Breton’s letter also refers to “crisis measures.” There are extra “crisis” rules contained in the Digital Services Act, designed to be used in times of war. “However, none of the requirements in order for this mechanism to be enacted have been initiated or met, further indicating overreach by the commission,” says Asha Allen, advocacy director for Europe, at the Centre for Democracy and Technology (CDT), a think tank.
Allen says she is also concerned that Breton’s letter appears to conflate illegal content and disinformation. Creating a false equivalency between the two is worrying for freedom of expression, she says. “It is for these types of reasons that the DSA treats those content types differently; on the one hand, it contains mandatory obligations to tackle illegal content, and on the other hand increases due diligence to address harmful but lawful content.”

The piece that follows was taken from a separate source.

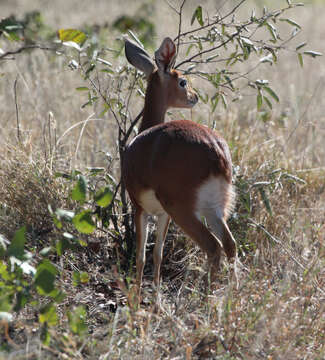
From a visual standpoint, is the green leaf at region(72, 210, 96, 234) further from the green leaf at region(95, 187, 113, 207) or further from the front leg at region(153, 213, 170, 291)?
the front leg at region(153, 213, 170, 291)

The CDT is seeking clarification on Breton’s letter, says Allen. “We would characterize the letter as a misstep.”
What happens next is unclear. Under the new rules, the EU Commission can fine social media platforms up to 6 percent of their global turnover or, in extreme cases, block a site entirely from the EU. That would take months of investigation, however.
“There won’t be immediate consequences if X doesn’t address some of the allegations in the letter,” says Mathias Vermeulen, the public policy director at AWO, a data rights consultancy.
“But Breton seems to hint at the fact that X’s response will be taken into account by the commission when it is assessing the risk mitigation measures.”